- Set problem -
Return only the lines starting at the line that contains "Is black glove" and ending with the final line of the listing; include both endpoints.
------------------------------
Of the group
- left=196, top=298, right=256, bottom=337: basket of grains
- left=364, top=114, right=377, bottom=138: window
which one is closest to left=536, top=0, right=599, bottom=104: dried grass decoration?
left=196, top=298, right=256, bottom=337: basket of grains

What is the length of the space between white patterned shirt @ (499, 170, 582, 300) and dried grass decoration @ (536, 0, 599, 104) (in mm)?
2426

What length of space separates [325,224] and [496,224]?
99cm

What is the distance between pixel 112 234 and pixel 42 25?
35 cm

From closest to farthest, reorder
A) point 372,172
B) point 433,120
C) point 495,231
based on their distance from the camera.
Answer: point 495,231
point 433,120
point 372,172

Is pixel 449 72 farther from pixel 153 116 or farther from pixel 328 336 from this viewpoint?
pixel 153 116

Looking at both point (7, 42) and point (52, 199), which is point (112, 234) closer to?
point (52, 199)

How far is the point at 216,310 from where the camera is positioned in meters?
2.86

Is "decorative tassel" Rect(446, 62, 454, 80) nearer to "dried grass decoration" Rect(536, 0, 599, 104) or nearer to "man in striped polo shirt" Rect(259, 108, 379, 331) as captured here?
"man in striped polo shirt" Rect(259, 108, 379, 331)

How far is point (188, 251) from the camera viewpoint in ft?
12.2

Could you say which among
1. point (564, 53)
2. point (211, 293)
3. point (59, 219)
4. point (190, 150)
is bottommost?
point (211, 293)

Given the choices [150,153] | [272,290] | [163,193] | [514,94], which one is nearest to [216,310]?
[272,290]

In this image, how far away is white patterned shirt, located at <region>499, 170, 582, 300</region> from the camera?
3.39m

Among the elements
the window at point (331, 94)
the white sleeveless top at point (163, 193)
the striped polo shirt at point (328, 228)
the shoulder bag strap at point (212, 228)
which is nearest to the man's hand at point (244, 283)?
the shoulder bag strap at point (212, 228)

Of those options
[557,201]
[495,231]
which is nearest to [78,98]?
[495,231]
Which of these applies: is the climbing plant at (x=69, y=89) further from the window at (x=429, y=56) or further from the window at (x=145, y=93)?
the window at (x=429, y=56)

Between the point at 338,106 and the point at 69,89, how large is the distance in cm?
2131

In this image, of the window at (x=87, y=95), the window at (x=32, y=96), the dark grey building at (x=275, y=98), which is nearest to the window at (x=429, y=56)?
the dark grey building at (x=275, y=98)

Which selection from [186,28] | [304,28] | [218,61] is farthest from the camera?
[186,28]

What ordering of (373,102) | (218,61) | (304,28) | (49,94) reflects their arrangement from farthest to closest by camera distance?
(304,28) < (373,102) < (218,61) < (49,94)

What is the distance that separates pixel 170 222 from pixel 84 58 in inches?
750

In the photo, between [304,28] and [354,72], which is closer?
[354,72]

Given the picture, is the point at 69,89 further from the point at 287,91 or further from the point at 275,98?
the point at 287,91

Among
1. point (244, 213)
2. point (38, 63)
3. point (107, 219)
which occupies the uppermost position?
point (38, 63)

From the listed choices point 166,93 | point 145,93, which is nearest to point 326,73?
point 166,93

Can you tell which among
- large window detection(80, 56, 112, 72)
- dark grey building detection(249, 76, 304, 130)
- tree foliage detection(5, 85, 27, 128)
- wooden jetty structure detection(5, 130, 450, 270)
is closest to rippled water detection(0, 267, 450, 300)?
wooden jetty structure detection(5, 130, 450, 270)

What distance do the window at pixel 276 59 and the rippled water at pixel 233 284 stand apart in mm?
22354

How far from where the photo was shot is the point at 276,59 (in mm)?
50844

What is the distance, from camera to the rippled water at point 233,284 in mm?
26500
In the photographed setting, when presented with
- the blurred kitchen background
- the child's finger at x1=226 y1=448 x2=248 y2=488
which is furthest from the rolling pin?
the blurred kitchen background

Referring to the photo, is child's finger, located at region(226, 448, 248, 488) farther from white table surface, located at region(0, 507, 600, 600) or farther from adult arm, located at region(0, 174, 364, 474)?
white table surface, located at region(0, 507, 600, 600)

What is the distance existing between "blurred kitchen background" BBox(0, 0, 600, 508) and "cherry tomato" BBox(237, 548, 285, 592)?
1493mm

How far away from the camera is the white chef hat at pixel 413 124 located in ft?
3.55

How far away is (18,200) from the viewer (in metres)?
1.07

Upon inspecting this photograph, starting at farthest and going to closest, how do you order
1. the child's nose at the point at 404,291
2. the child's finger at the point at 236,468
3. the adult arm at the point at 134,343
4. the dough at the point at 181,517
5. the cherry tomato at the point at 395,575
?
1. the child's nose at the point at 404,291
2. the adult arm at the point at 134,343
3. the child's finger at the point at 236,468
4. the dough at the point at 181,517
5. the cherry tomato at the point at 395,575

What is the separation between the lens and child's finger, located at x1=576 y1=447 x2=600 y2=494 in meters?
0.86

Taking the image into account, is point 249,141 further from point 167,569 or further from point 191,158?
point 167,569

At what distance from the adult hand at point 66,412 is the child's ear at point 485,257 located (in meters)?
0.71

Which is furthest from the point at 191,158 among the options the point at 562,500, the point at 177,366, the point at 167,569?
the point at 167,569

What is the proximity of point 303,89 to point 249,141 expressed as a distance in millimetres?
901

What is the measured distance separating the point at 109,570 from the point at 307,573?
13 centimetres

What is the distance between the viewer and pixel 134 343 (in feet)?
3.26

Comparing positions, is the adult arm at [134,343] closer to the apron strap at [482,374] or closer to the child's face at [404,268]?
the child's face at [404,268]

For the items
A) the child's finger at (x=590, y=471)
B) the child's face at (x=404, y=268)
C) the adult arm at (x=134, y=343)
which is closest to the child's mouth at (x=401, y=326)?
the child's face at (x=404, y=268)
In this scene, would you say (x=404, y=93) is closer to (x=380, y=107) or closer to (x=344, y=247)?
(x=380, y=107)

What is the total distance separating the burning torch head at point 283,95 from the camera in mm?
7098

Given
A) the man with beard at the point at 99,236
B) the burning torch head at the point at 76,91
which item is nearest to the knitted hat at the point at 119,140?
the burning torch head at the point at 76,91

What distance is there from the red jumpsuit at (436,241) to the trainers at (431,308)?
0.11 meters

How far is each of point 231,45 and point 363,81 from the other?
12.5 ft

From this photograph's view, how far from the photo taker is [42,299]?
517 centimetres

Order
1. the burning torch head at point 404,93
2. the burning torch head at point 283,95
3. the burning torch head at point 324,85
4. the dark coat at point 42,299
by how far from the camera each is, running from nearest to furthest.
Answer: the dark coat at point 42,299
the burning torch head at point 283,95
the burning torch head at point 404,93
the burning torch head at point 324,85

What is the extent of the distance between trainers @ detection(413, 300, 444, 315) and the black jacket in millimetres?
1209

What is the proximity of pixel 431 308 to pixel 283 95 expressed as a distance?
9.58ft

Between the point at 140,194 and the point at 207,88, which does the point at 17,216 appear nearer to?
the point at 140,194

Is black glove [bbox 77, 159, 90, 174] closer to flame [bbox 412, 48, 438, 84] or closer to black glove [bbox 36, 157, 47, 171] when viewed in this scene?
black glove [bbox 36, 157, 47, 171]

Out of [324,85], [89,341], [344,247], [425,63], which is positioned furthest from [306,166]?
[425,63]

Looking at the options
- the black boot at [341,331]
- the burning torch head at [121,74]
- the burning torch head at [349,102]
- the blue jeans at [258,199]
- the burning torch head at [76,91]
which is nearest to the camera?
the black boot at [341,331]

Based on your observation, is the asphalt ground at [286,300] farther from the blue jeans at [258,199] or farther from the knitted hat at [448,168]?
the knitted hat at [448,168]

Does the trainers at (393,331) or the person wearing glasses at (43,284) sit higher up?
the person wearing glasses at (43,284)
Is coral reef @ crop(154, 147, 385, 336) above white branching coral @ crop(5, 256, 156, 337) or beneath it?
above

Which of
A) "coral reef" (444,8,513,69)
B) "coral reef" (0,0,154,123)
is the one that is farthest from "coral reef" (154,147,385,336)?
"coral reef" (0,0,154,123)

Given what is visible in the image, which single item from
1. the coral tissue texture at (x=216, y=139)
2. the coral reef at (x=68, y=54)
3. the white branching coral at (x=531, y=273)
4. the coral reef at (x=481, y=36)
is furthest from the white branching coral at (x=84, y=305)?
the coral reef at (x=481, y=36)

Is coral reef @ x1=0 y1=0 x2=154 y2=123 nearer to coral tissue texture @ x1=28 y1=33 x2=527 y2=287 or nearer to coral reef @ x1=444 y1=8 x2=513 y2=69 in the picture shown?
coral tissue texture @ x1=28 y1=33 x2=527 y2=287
------------------------------
- Output for this task -
Is black glove [bbox 77, 159, 90, 174] closer to flame [bbox 412, 48, 438, 84] or closer to black glove [bbox 36, 157, 47, 171] when viewed in this scene?
black glove [bbox 36, 157, 47, 171]

Out of [324,85], [89,341], [344,247], [425,63], which is positioned furthest from [306,166]?
[425,63]

Looking at the options
- the black boot at [341,331]
- the burning torch head at [121,74]
- the burning torch head at [349,102]
- the blue jeans at [258,199]
- the burning torch head at [76,91]
which is nearest to the camera?
the black boot at [341,331]

Based on your observation, is the asphalt ground at [286,300] farther from the blue jeans at [258,199] or farther from the knitted hat at [448,168]?
the knitted hat at [448,168]

Does the trainers at (393,331) or the person wearing glasses at (43,284) sit higher up?
the person wearing glasses at (43,284)
Is coral reef @ crop(154, 147, 385, 336) above white branching coral @ crop(5, 256, 156, 337) or beneath it?
above

Which of
A) "coral reef" (444,8,513,69)
B) "coral reef" (0,0,154,123)
is the one that is farthest from "coral reef" (154,147,385,336)?
"coral reef" (0,0,154,123)

Given what is visible in the image, which single item from
1. the coral tissue texture at (x=216, y=139)
2. the coral reef at (x=68, y=54)
3. the white branching coral at (x=531, y=273)
4. the coral reef at (x=481, y=36)
is furthest from the white branching coral at (x=84, y=305)?
the coral reef at (x=481, y=36)

Is coral reef @ x1=0 y1=0 x2=154 y2=123 nearer to coral tissue texture @ x1=28 y1=33 x2=527 y2=287 or nearer to coral reef @ x1=444 y1=8 x2=513 y2=69 in the picture shown?
coral tissue texture @ x1=28 y1=33 x2=527 y2=287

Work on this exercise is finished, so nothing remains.